Even pollsters were surprised by this Field Poll (California) which found that 63% of residents in the San Francisco area support the war. As this poll in the Washington Post makes clear only 16% oppose the war. Note that in the various categories of citizens the poll is divided into, only African Americans are below a majority (49% support the war), that the war is supported even by Liberal Democrats (52%) and Democratic women (60%). I know, these are just polls, etc., and youre right. Still, you must admit, these figures are not completely without meaning; the disparity between for war and against war is too big.
It needs to be pointed out that asking if you "support the war" has a completely different meaning for most folks today than it did 5 weeks ago. (The pollsters would have been better off asking, "is this a just war," or "is this a legal war.")
Whereas five weeks ago, many people might have taken this question to mean "are you in support of going to war with Iraq," my feeling is that most people, asked today, are more inclined to interpret the question as "do you support the coalition troops" or "do you hope for a quick and successful outcome to the war." Note, for example, the poll which Dr. Schramm neglected to mention. In that poll, only 58% of those asked whether or not removing Saddam Hussein from power was worth the loss of American lives and other costs answered in the affirmative. And so goes Dr. Schramms bid disparity right out the window...

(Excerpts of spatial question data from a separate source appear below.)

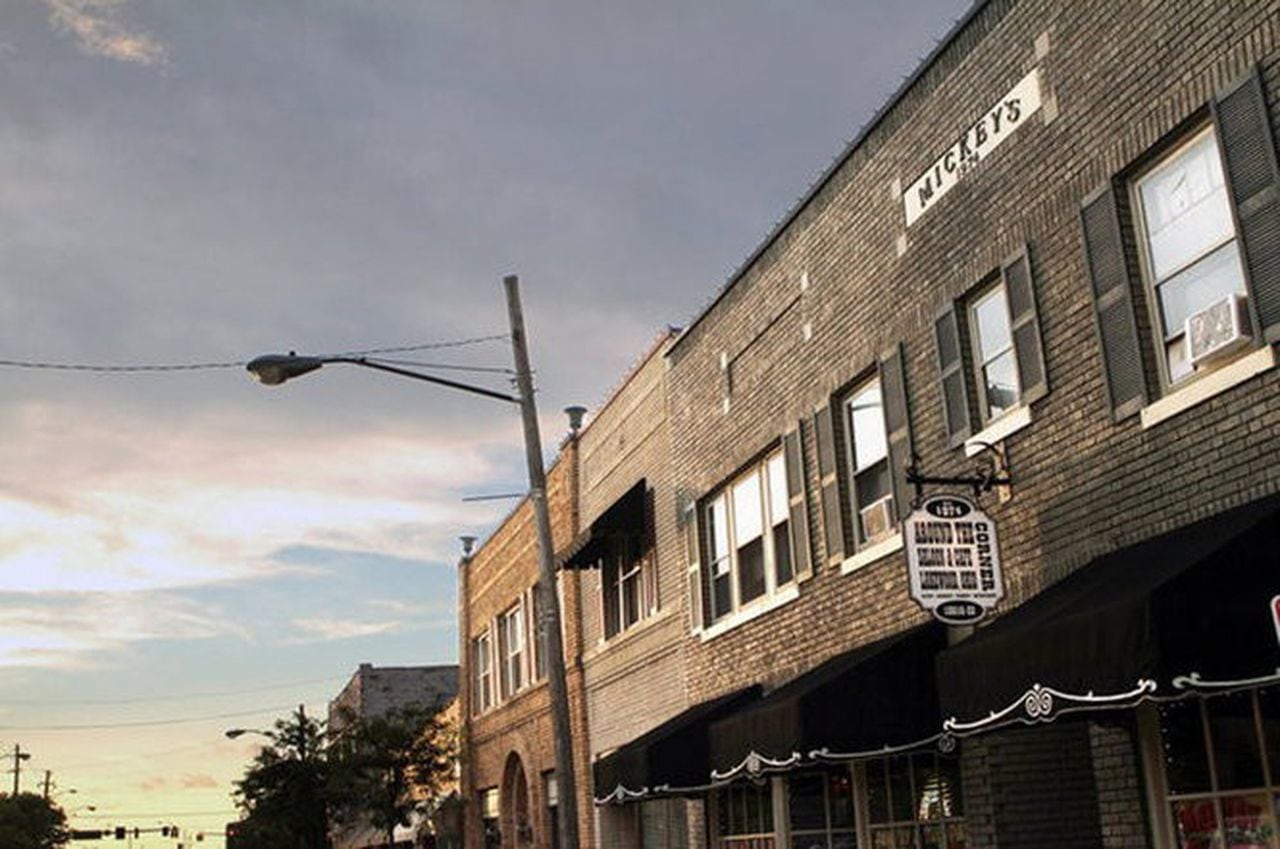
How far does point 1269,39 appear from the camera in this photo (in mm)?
9141

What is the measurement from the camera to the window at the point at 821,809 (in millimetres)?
15180

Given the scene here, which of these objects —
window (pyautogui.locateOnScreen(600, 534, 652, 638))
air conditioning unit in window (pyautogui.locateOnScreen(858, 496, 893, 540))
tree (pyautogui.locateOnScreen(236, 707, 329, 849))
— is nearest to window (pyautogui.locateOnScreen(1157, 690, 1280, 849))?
air conditioning unit in window (pyautogui.locateOnScreen(858, 496, 893, 540))

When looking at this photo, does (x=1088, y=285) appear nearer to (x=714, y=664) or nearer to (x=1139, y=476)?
(x=1139, y=476)

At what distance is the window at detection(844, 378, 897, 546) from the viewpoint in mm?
14406

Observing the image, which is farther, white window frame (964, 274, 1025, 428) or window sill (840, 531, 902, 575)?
window sill (840, 531, 902, 575)

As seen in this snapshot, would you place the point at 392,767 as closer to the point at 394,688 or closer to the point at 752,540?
the point at 752,540

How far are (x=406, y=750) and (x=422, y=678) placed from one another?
26.8m

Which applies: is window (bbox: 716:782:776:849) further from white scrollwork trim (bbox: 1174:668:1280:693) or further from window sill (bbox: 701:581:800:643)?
white scrollwork trim (bbox: 1174:668:1280:693)

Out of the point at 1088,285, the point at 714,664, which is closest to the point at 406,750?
the point at 714,664

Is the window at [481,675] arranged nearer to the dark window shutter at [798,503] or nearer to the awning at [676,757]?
the awning at [676,757]

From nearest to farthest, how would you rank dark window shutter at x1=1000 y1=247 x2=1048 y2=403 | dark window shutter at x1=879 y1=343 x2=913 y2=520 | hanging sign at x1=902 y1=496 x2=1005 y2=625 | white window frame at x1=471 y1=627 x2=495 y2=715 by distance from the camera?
hanging sign at x1=902 y1=496 x2=1005 y2=625 < dark window shutter at x1=1000 y1=247 x2=1048 y2=403 < dark window shutter at x1=879 y1=343 x2=913 y2=520 < white window frame at x1=471 y1=627 x2=495 y2=715

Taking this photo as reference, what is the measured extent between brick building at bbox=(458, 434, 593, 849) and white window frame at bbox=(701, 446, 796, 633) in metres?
6.13

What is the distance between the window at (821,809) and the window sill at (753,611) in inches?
75.1

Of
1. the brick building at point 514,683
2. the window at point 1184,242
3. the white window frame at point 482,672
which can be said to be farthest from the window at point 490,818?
A: the window at point 1184,242
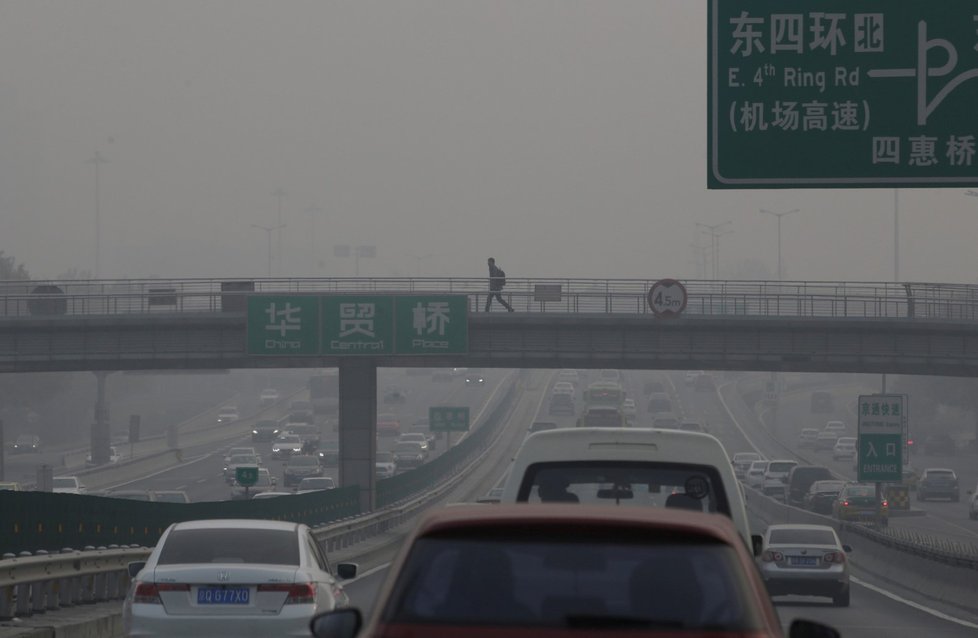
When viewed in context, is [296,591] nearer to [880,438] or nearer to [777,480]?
[880,438]

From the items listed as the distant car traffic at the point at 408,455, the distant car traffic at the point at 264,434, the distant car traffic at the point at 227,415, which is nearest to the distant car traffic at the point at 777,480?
the distant car traffic at the point at 408,455

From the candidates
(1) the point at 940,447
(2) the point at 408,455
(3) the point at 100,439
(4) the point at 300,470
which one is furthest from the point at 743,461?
(1) the point at 940,447

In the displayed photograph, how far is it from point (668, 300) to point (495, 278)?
5.53 metres

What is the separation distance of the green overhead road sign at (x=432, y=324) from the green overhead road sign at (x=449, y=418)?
28033mm

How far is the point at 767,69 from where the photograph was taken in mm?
19391

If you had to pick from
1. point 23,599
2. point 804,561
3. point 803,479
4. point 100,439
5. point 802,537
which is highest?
point 23,599

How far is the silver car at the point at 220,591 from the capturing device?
14.0 meters

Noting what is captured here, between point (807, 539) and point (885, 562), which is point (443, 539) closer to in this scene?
point (807, 539)

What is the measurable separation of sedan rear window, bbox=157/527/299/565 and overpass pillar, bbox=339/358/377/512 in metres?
37.4

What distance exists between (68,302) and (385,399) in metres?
96.8

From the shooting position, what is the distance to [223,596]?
46.2ft

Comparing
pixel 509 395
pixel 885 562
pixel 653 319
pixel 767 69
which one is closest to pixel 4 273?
pixel 509 395

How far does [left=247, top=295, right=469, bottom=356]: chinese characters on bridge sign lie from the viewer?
4981cm

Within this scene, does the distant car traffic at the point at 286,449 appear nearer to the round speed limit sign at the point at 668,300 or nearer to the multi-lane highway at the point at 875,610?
the multi-lane highway at the point at 875,610
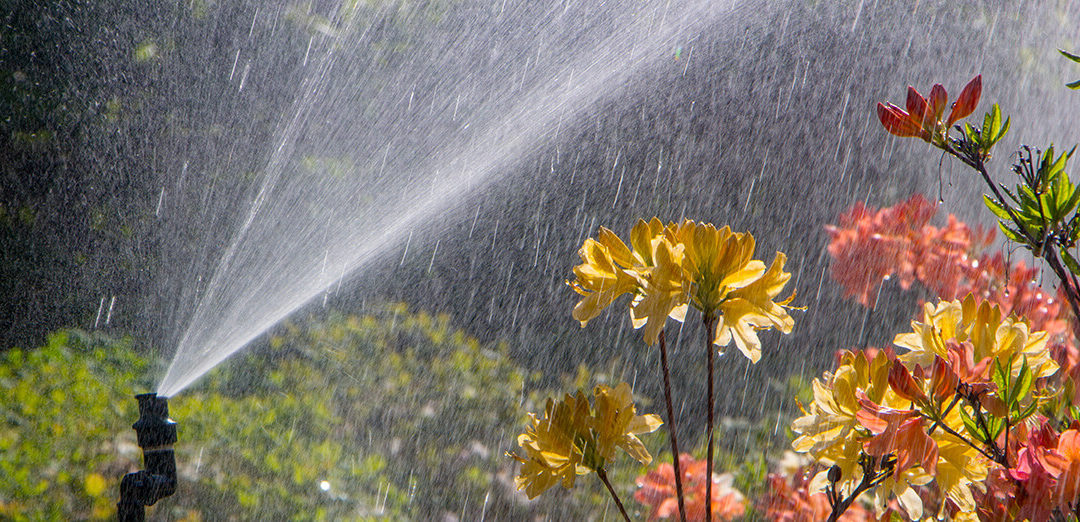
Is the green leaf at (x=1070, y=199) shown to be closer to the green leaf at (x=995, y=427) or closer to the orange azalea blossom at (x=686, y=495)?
the green leaf at (x=995, y=427)

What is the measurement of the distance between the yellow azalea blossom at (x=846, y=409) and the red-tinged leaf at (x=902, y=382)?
4 centimetres

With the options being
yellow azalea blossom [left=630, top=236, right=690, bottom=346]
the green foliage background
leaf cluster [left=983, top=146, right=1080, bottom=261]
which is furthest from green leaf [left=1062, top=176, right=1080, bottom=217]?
the green foliage background

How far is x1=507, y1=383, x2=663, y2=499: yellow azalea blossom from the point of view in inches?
24.6

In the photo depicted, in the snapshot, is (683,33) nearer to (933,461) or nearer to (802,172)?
(802,172)

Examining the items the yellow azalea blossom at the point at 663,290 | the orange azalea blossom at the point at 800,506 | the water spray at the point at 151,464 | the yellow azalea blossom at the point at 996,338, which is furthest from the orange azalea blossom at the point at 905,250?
the water spray at the point at 151,464

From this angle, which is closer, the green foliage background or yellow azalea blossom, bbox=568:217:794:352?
yellow azalea blossom, bbox=568:217:794:352

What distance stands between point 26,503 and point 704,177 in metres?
3.01

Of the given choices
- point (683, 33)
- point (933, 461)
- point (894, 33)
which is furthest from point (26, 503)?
point (894, 33)

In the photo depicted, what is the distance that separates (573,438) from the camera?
2.06ft

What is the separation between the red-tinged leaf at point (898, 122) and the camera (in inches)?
27.5

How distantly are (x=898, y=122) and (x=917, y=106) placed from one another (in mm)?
20

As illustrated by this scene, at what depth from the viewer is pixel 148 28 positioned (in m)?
4.02

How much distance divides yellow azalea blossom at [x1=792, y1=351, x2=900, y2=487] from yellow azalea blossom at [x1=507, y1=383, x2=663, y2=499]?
13 cm

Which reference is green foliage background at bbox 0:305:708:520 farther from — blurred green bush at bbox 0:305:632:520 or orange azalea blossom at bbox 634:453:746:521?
orange azalea blossom at bbox 634:453:746:521
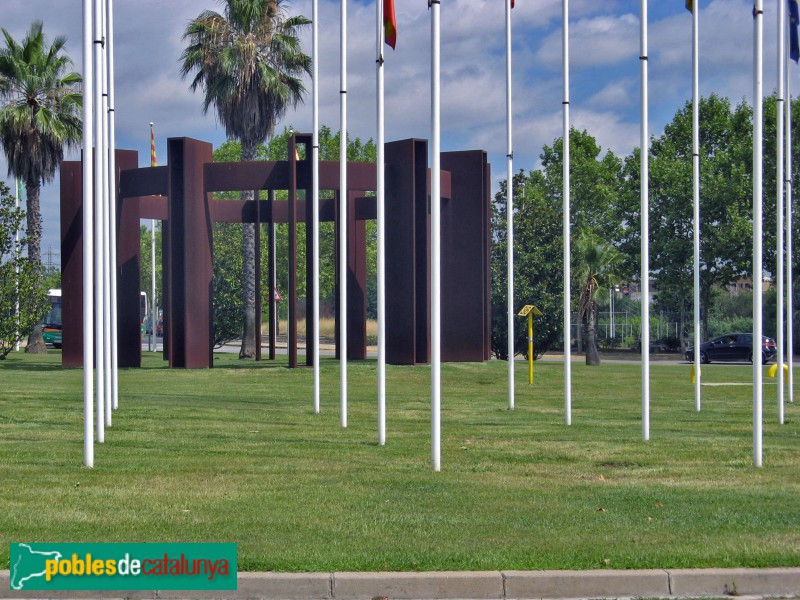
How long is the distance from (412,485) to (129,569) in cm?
460

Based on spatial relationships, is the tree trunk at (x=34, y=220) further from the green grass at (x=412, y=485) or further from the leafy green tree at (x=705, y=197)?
the leafy green tree at (x=705, y=197)

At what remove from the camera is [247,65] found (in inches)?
1548

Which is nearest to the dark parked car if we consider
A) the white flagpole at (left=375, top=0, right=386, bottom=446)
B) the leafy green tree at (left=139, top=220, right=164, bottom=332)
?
the white flagpole at (left=375, top=0, right=386, bottom=446)

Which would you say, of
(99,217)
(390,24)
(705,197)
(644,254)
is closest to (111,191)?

Depending on how the question was asked, pretty much everyone - including those of us opposed to the war - would answer in the affirmative. For example, Im very much against the idea of fighting an unjust war (as we are now), but I fully support our troops and the administration in hopes of ending this thing as quickly as possible. Its all quite subjective, really and I seriously doubt that the pollsters took the time to ask the qualifying statements necessary to draw any tangible conclusions.
That said, these numbers are not at all surprising, and certainly cannot serve as an indication of whether most Americans feel that this is a just war.